Suzuki is one of Canada's greatest advocates for progressive ideals and the environment. He admirably puts the well being of Canadians and the well being of the environment before petty partisan politics.

Arthur Cramer Arthur Cramer's picture

"Suzuki is one of Canada's greatest advocates for progressive ideals and the environment. He admirably puts the well being of Canadians and the well being of the environment before petty partisan politics."

JKR, this may be true, but Suzuki is sending a message that it is ok to vote Liberal to save the environment. I am really getting tired of beng told to put petty politics aside for the good of the nation. I know you are a party member, but I have a problem with this.

This sound like the kind of thing Debator wiould say and it enables the meme people should vote Lib to stop Harper. The Libs talk big and do nothing. They'll get the reigns of power and conitnue enabling this kind of behaviour that has so hurt this country. And what's worse, this is happening when the NDP could very much gain the reigns of power. This will hurt the NDP's first real chance at power and for us to have real change that helps and protects Canadians. Tell me how that wouldnt put "the well being of the environemtn before petty partians politics"? What could be more partisan and petty then being told we have to vote Lib to stop Harper?

=== Data section ===
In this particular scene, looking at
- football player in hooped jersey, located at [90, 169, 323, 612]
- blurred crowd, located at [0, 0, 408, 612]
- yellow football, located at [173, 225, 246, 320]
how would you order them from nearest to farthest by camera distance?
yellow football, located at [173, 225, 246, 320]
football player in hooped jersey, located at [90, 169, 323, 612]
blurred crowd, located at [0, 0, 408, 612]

* * *

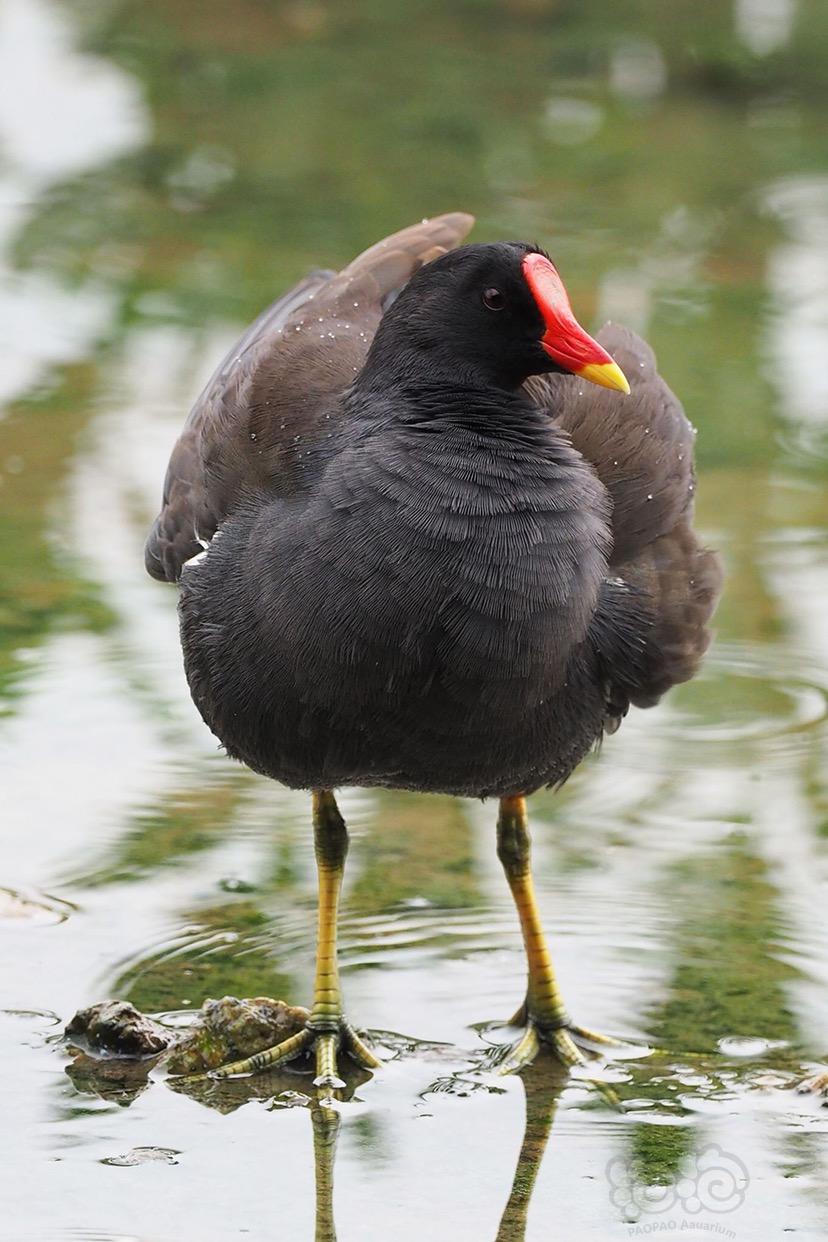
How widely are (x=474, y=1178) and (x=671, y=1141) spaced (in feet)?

...

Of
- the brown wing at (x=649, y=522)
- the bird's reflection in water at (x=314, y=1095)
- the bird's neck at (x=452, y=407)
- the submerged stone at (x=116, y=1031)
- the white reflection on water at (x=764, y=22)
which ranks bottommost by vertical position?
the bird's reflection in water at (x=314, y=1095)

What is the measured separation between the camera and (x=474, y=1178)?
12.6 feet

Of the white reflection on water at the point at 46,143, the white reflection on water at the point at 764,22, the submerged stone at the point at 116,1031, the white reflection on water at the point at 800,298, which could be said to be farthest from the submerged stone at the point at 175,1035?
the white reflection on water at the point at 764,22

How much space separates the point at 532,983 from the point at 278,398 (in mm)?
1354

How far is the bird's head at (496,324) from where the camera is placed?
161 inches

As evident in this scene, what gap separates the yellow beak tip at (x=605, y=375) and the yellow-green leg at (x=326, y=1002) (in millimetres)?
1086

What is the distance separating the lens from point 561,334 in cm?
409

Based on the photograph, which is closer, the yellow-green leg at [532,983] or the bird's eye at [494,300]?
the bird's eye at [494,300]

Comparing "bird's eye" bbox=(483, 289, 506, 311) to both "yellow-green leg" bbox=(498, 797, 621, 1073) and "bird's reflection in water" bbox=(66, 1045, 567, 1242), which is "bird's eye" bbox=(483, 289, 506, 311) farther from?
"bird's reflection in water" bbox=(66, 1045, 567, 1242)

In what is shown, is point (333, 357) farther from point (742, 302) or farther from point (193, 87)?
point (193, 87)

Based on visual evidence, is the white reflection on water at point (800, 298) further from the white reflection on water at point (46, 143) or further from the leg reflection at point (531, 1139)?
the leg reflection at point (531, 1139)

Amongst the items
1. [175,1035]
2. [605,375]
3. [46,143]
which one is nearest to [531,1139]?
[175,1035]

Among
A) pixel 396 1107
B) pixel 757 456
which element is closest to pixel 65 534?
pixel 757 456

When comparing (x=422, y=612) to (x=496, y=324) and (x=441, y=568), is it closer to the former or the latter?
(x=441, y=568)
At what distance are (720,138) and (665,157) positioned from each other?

=== Instruction ===
List every name of a person or forum user that appears in the comment thread about Suzuki above.

=== Solution ===
Suzuki, Arthur Cramer, JKR, Debator, Harper